By Scott Harris
Though geriatrics is a relatively small segment of the physician population, given America’s aging rates it seems likely to grow. A new study found that well-coordinated geriatrics care can help bend the curve of hospital readmissions, and the keys to that coordination may be hiding in plain sight.
A study appearing in the Jan. 3 edition of the American Journal of Medical Quality found that the unadjusted 30-day rehospitalization rate for adults age 65 and older was 18 percent overall, 21 percent for geriatrics patients cared for by the geriatrics inpatient service, 22 percent for geriatrics practice patients on general medical services, and 17 percent for older patients on general medical services.
The study concluded that “despite greater frailty, patients cared for in an interdisciplinary geriatrics practice were no more likely to be rehospitalized than adults receiving ‘usual care,’ when adjusted for age and disease burden.”
But what makes for a successful interdisciplinary geriatrics practice? Most practitioners at least understand the growing need for greater communication between providers and settings. But according to Daniel J. Oates, M.D., the study’s lead author and an assistant professor of geriatrics at Boston University School of Medicine, the linchpin of good geriatrics care may be the case manager assigned to each patient. Though case managers are never a bad idea, they assume new importance for cases as complex and care-intensive as those that find their way to a geriatrics practice.
“It’s very important that your practice has alignment,” Oates said. “You need to be able to coordinate between outpatient settings, inpatient settings, and the team that cares for the patient after discharge.”

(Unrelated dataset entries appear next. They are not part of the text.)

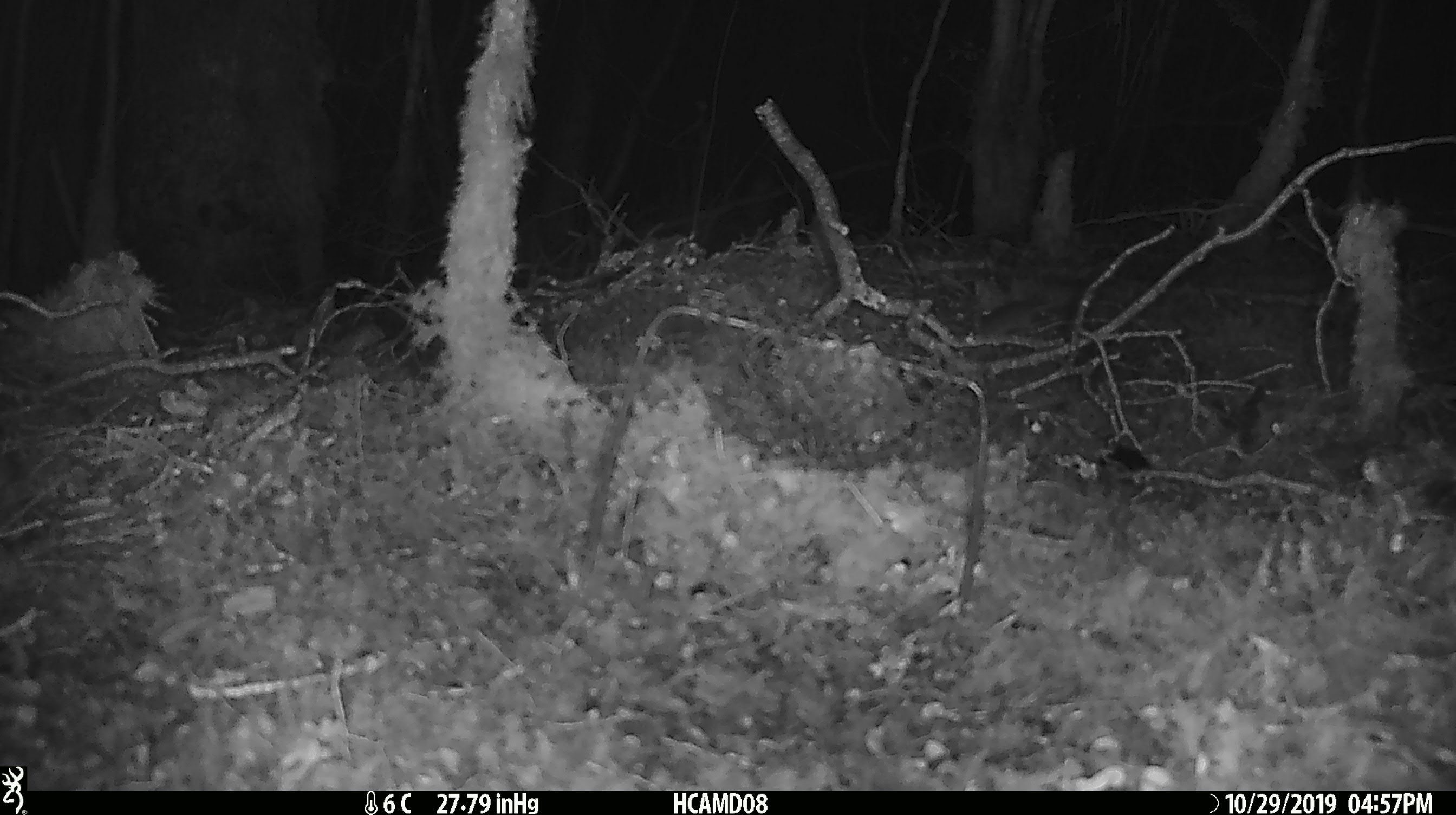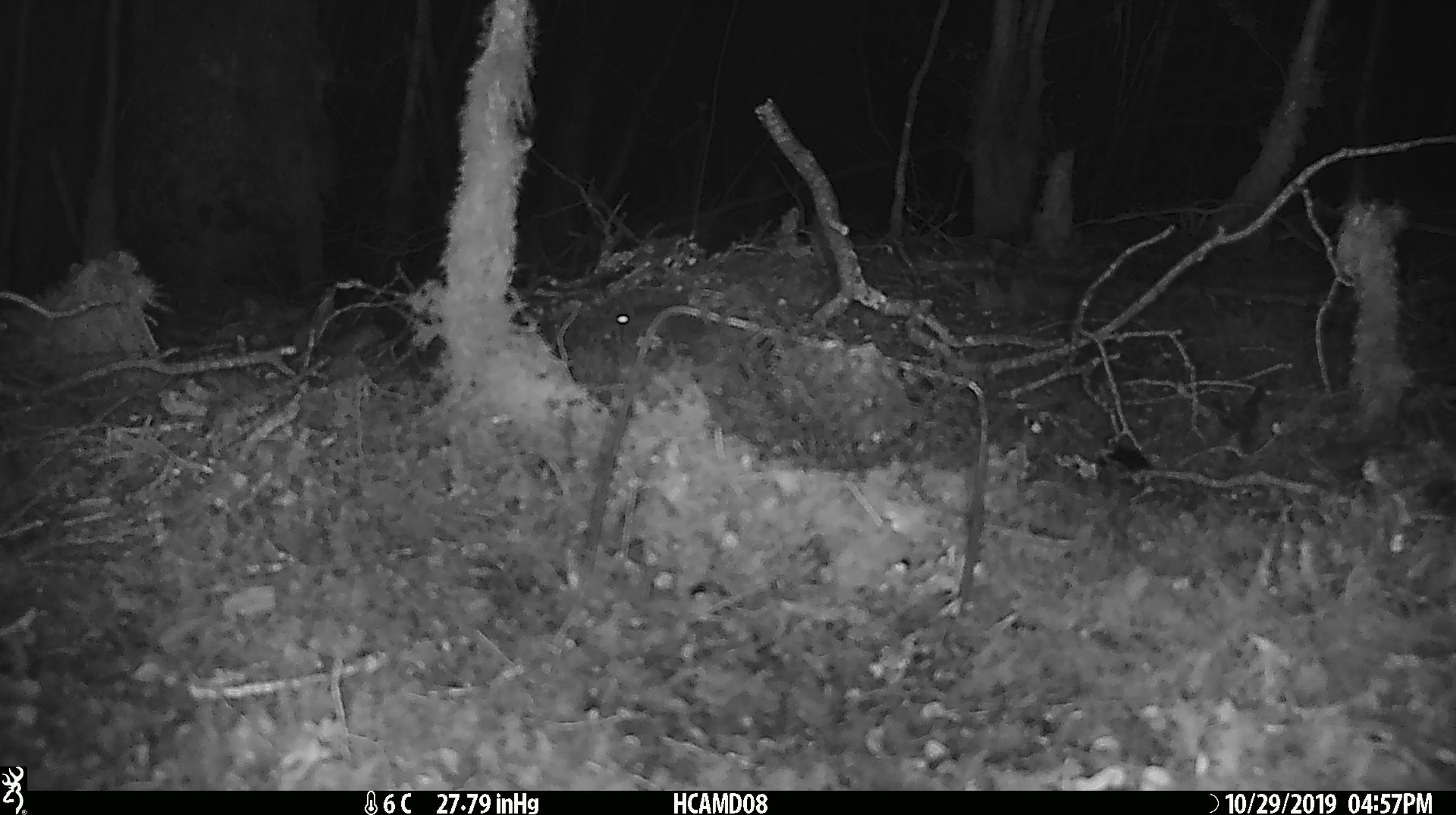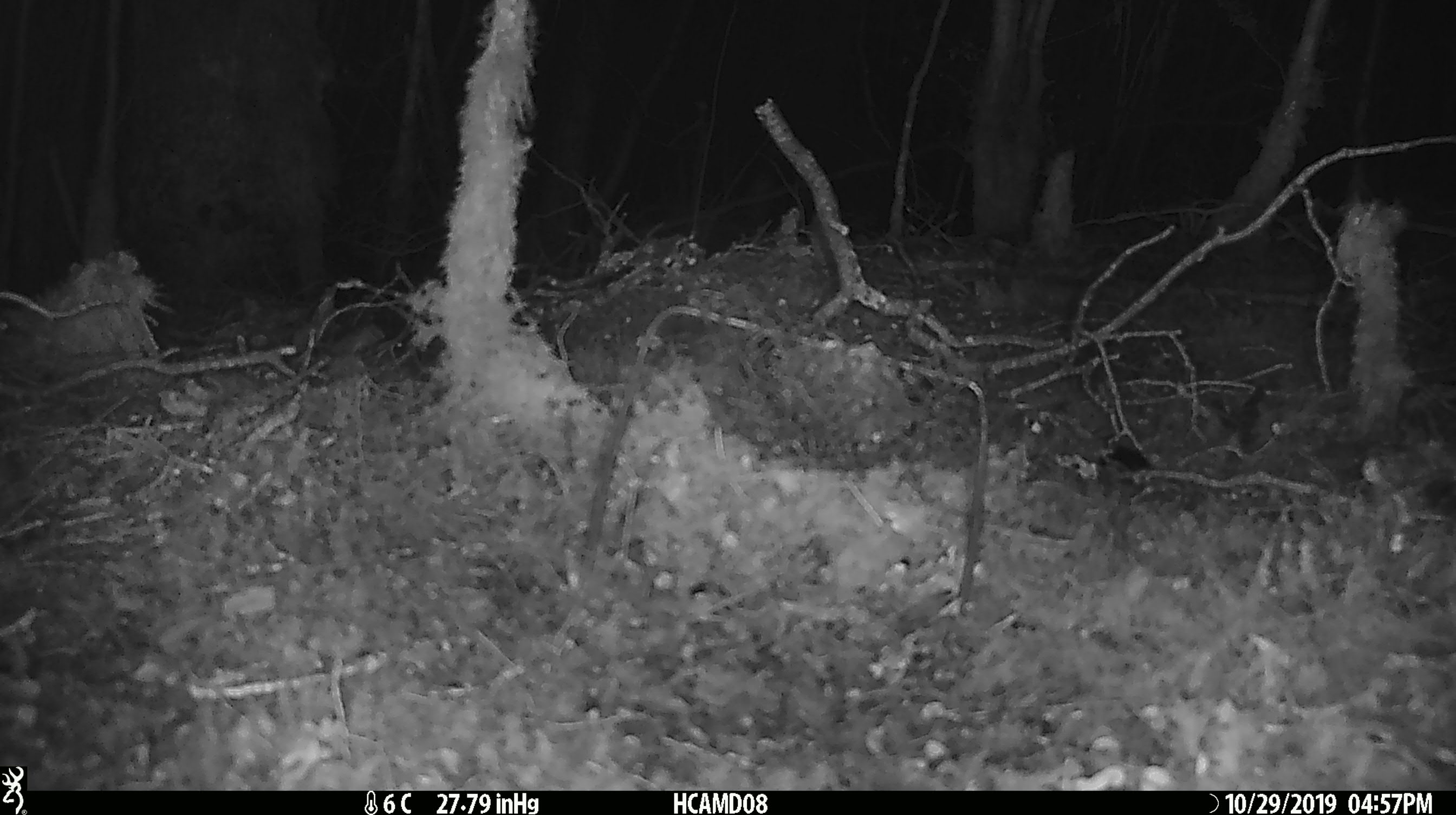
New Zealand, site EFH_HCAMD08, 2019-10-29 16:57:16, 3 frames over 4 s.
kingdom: Animalia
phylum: Chordata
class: Mammalia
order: Rodentia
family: Muridae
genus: Mus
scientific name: Mus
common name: mouse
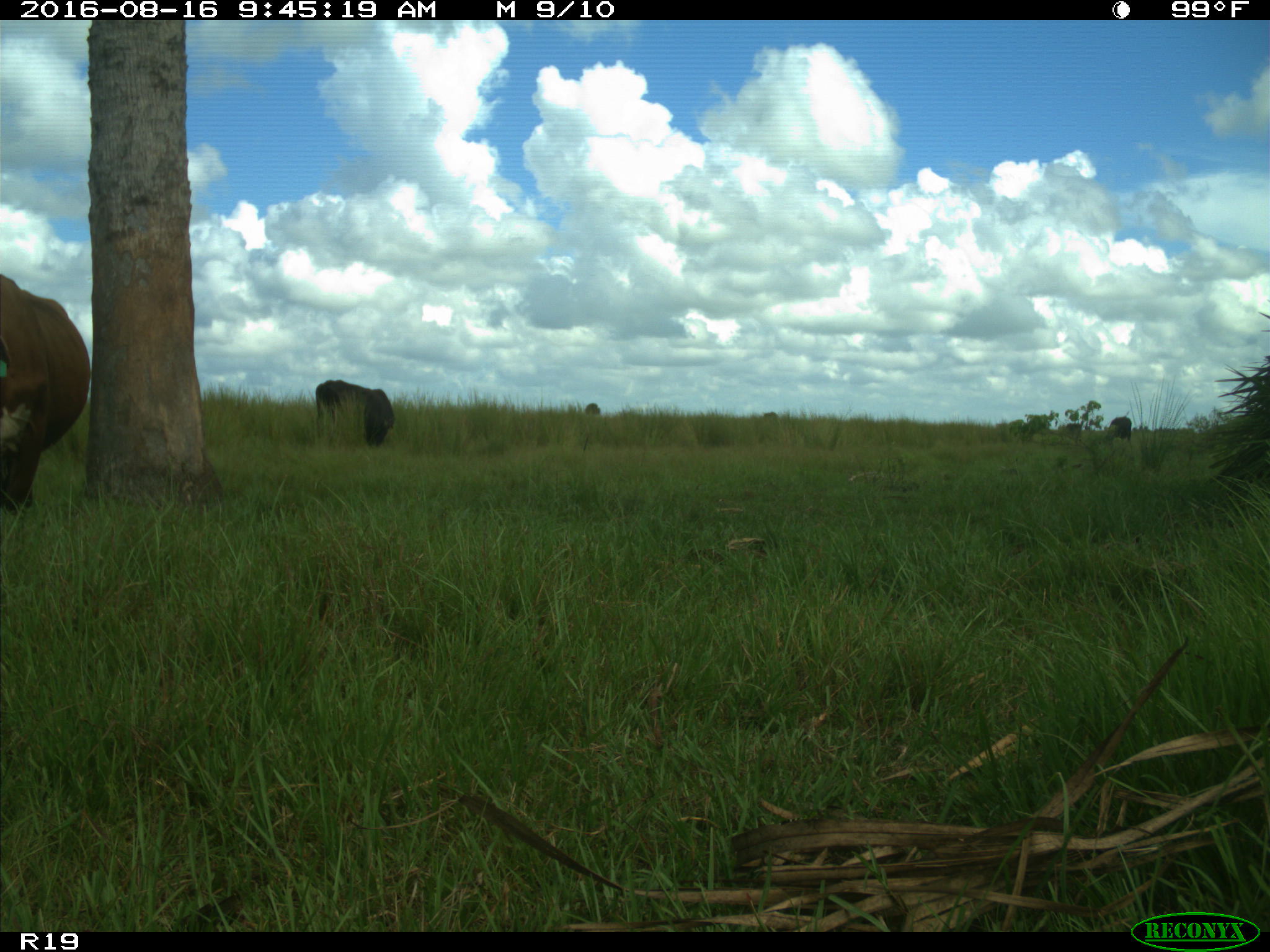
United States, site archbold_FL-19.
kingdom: Animalia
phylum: Chordata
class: Mammalia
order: Artiodactyla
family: Bovidae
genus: Bos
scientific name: Bos taurus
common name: domestic cow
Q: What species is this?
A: Bos taurus (domestic cow).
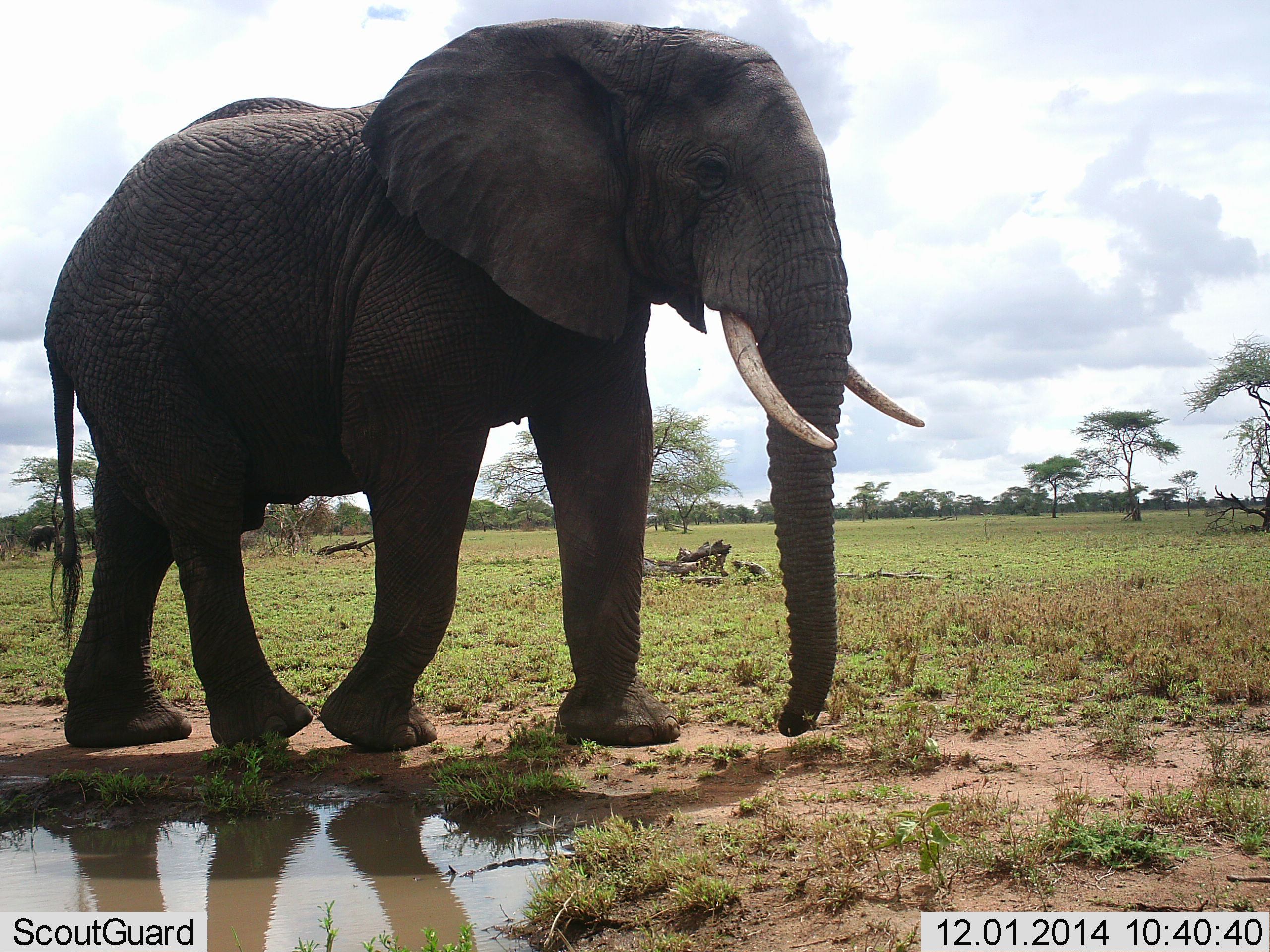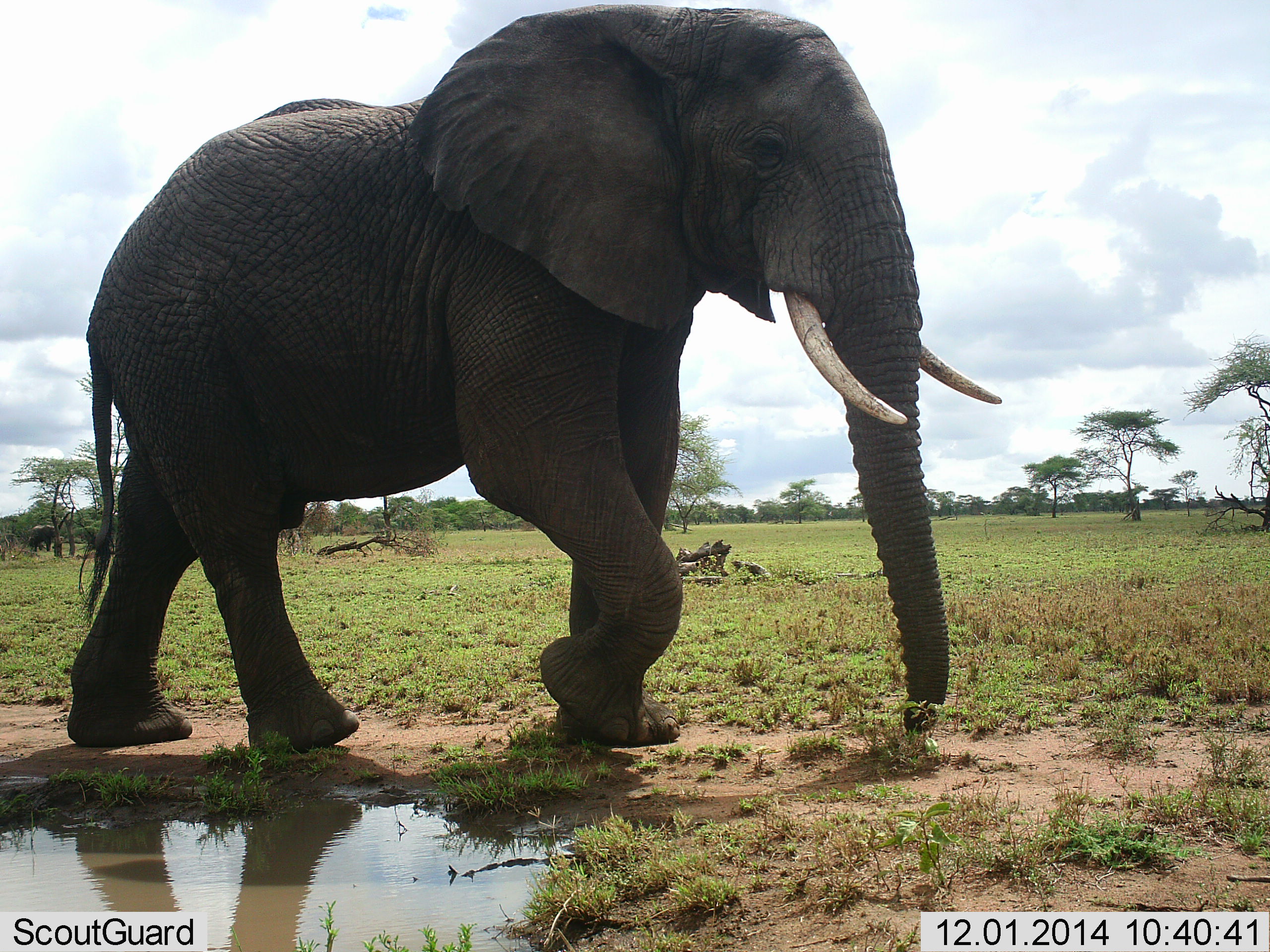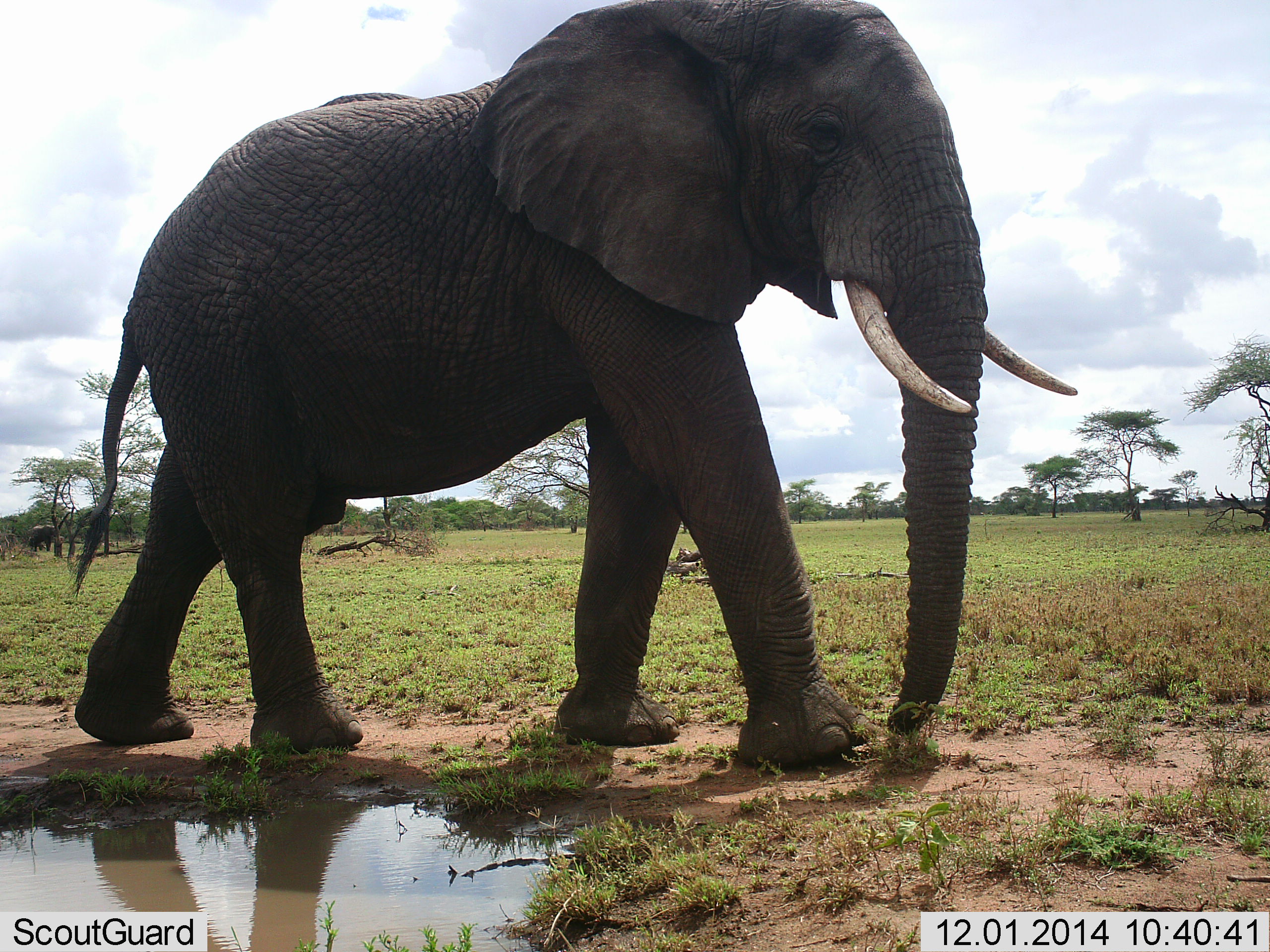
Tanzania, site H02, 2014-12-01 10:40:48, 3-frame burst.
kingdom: Animalia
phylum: Chordata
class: Mammalia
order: Proboscidea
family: Elephantidae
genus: Loxodonta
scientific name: Loxodonta africana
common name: african bush elephant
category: elephant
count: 1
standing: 9%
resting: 0%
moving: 100%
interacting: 0%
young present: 0%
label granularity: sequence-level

But not all case managers are created equal. The secret weapon to coordinated care? Make nurses the case managers. That is not a new or even viable concept in every practice, but nurses nevertheless bring an inimitable blend of skills to case management. Nurses will be familiar to all parties, can act as a personal patient advocate, and have the medical expertise to provide a critical bridge of communications.
“The nurse provides clinical triage and can give medical advice and do the case management function for the patient and the family,” Oates said. “Others have a social worker or someone who may be effective, but may not know the clinical piece. That’s why the nurse works so well, in our experience. The family knows the nurse, and knows that the nurse and the physician work together as a team in caring for the patient. The family knows you’re all on the same page.”
And there’s another tool that may by lying unused in a growing number of toolboxes: electronic medical records (EMR). Oates said that providers with access to well-developed EMRs don’t always take advantage of the information literally in front of their faces.
“We spend millions and millions of dollars on EMRs, but some people never look at them,” Oates said. “Look at the admission data. Look at the tools that are available. Good communication among providers, across areas of care. A well-developed EMR so all providers can coordinate with one another.”